▸ THE PROBLEM
Pick up the passage on Afro-American studies programs after its last sentence and keep it going.

▸ READING TEXT
════════════════════

Since the notion that Afro-American studies labors under a permanent racist threat is obviously absurd, what were West and his colleagues really up to in crying “disrespect” and threatening to quit? Simple: making Summers do the “I’m not a racist” shuffle not only serves to deflect criticism and ensure that there’s no backtracking on racial preferences; it also scares the university into keeping up its generous level of support for Af-Am studies or even increasing it. And who knows, maybe it’ll get Princeton officials to come up with an even better deal if they think we’re really serious about quitting Harvard.
Because real racist bigotry is vanishingly rare on campuses, where the race police are out in almost totalitarian force, black academics have become talented at manufacturing racist insult out of encounters innocent of racism. Nervous white administrators usually play along. When Yale president Richard Levin recently joshed at a dinner honoring Gates that he was jealous of Harvard’s Afro-American studies department, Hazel Carby, chair of Yale’s Afro-American studies program, resigned, saying that she felt—you guessed it—“disrespected.” One week later, she was back on board, with Yale in the meantime elevating her program to full department status. At Berkeley, where I teach, African-American studies department chair Percy Hintzen has repeatedly claimed a racist “lack of support” from university officials for, among other things, “allowing” two of his professors to transfer to other departments. As one of those professors (I once had a half-time appointment), I find the idea laughable that my disenchantment with the African-American studies department was a moral lapse that my administration bosses should have prevented. But Hintzen’s racial grandstanding over the years has resulted in his department getting a graduate program, despite low undergraduate enrollments and long-standing indications of a lack of scholarly gravitas.
The campus race game has largely prevented any sustained investigation into what—if anything—Afro-American studies programs actually accomplish academically. The assumption in the mainstream press during the West-Summers contretemps was that the intellectual quality of Harvard’s Afro-American studies was unassailable.
Unfortunately, that’s far from true. Survey the department’s undergraduate curriculum, and you find that most of the courses express the pernicious belief that victimhood defines what it means to be African-American—that to be black in America has always been a story of betrayal, disappointment, passivity, and tragedy, and that when things seem to be improving, it’s only an illusion.

════════════════════

▸ EXERCISE DATA

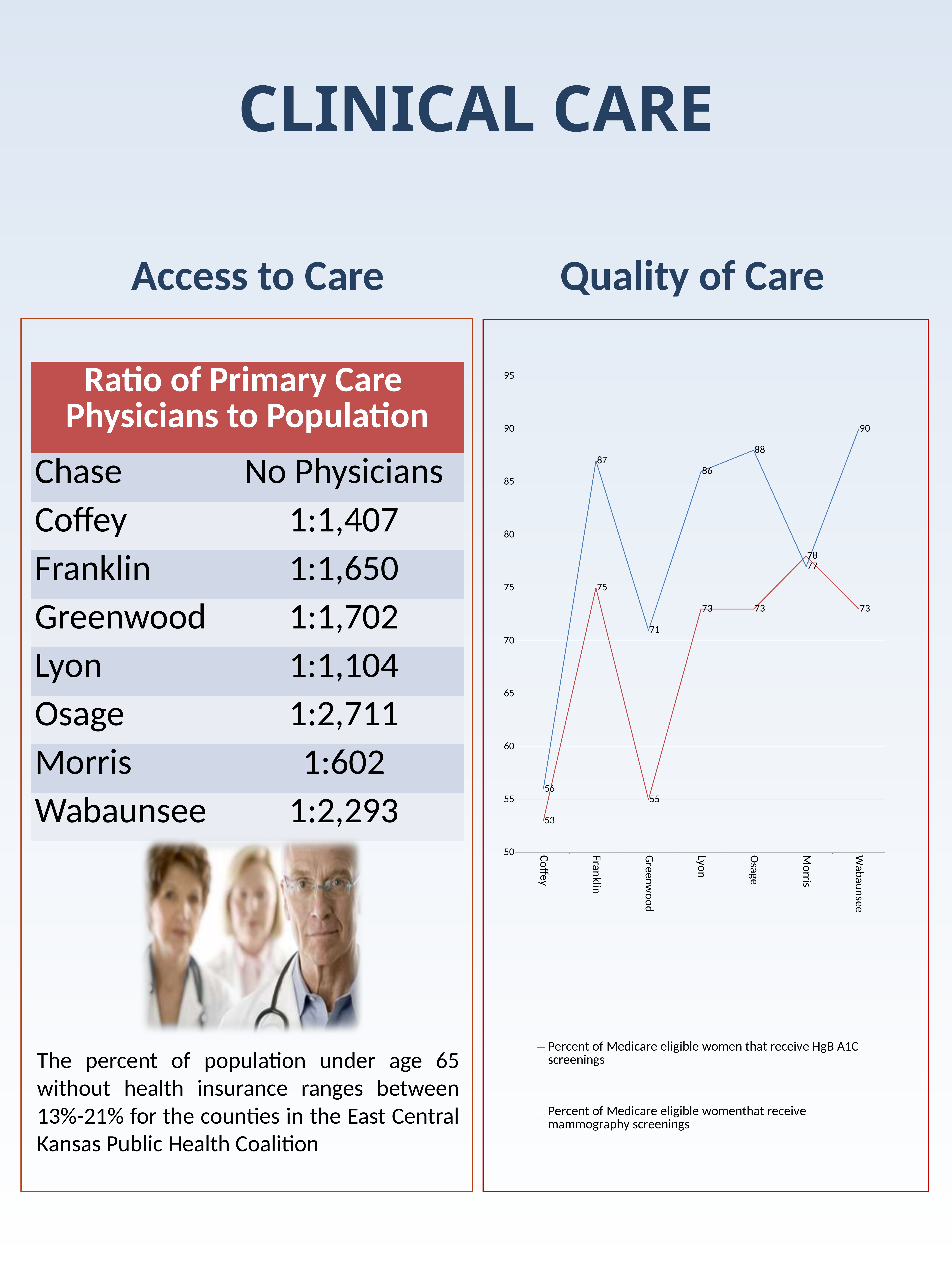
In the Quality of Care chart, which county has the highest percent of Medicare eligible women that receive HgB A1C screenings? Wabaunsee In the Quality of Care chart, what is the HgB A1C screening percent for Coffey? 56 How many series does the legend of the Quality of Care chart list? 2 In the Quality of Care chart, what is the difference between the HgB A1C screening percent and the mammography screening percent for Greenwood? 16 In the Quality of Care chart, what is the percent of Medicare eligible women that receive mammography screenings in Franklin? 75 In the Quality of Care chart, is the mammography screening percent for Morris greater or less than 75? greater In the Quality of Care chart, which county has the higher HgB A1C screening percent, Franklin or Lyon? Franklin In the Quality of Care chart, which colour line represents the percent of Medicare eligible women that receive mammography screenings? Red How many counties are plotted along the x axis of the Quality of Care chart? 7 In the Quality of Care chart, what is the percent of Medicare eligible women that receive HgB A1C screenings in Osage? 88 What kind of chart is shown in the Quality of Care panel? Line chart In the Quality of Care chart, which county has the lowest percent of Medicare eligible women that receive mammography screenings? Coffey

════════════════════

▸ ANSWER SECTION
It’s not that students receive an unalloyed diet of anti-establishment rage; some of the course offerings are worthy. Werner Sollors, for example, is currently teaching a subtle course on biracialism, a useful topic in a society where blacks and whites intermarry in increasing numbers. Ingrid Monson’s lectures on jazz illuminate one of blacks’ most complex and vibrant contributions to American culture—and happily, she’s not taking the line that whites’ adoption of jazz was cultural theft. Susan O’Donovan’s “African Americans in the Civil War Era” keys in on blacks’ contributions to abolitionism and their self-help efforts at the time.
Even Gates and West have offered sensible courses in recent years. Gates’s overview of black literature is entirely sober, with no evident bias toward “protest” literature. And West’s “Introduction to African-American Studies” straightforwardly presents the best that has been thought and written by black Americans through the centuries—Du Bois, Paula Giddings’s magisterial survey of black women in history When and Where I Enter, Ellison, Baldwin, William Julius Wilson’s The Declining Significance of Race, and so on.
But if some of the department’s courses are fine, most of them are victimology in its Sunday best; some even verge on fantasy. Tommie Shelby’s “Marxist Theories of Racism” unpacks “the role of capitalist development and expansion in perpetuating racial inequality” and boasts a reading list that can serve as a primer on how to rage (articulately) against the machine: Caste, Class, and Race; Sexism, Power and Ideology; and, simply, Racism. Lawrence Bobo’s “Race, Segregation and Inequality” obsesses over racial inequality, too. Bobo teaches his students that African Americans’ problems are permanent, short of a revolutionary rending of the national fabric. Other courses mine the history of cinema, language, and hip-hop music, mainly to stoke eternal indignation at the Man. Note that the hip-hop survey has 74 students, while O’Donovan’s abolitionism course has just two.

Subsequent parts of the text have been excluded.